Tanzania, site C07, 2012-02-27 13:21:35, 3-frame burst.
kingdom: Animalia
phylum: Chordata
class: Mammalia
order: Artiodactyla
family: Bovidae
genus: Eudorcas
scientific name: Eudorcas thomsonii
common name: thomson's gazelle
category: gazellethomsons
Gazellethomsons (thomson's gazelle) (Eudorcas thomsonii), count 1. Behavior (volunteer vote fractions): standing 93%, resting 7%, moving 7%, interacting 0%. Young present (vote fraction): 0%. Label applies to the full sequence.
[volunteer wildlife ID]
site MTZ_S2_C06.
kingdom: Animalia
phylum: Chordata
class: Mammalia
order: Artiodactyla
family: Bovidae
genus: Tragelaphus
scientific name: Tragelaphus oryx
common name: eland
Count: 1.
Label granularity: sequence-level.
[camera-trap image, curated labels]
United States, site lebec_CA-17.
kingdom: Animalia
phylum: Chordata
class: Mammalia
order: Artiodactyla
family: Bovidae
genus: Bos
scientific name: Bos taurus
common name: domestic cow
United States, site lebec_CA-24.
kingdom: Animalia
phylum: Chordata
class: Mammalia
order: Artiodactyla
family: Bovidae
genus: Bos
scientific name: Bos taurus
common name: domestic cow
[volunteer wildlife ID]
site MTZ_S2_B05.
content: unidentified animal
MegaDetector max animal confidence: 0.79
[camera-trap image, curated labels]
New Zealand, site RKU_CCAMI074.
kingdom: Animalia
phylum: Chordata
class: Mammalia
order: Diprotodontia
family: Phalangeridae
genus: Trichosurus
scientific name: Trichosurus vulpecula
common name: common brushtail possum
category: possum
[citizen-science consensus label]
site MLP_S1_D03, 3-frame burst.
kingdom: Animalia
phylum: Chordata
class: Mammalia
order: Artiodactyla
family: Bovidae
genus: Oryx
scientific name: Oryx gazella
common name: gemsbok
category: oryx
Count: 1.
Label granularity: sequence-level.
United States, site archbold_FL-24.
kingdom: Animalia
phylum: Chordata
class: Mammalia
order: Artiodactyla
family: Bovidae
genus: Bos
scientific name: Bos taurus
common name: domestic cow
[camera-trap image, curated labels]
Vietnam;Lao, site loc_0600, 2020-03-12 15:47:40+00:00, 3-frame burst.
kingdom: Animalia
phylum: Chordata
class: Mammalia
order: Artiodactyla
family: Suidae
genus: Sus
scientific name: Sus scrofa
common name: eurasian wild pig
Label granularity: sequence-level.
++++++++++
TASK BRIEF: Transcribe the listing above line for line, from the first line to the line containing "common name: thomson's gazelle", inclusive, with no other lines.

RESULT OF THE TASK:
Tanzania, site C07, 2012-02-27 13:21:35, 3-frame burst.
kingdom: Animalia
phylum: Chordata
class: Mammalia
order: Artiodactyla
family: Bovidae
genus: Eudorcas
scientific name: Eudorcas thomsonii
common name: thomson's gazelle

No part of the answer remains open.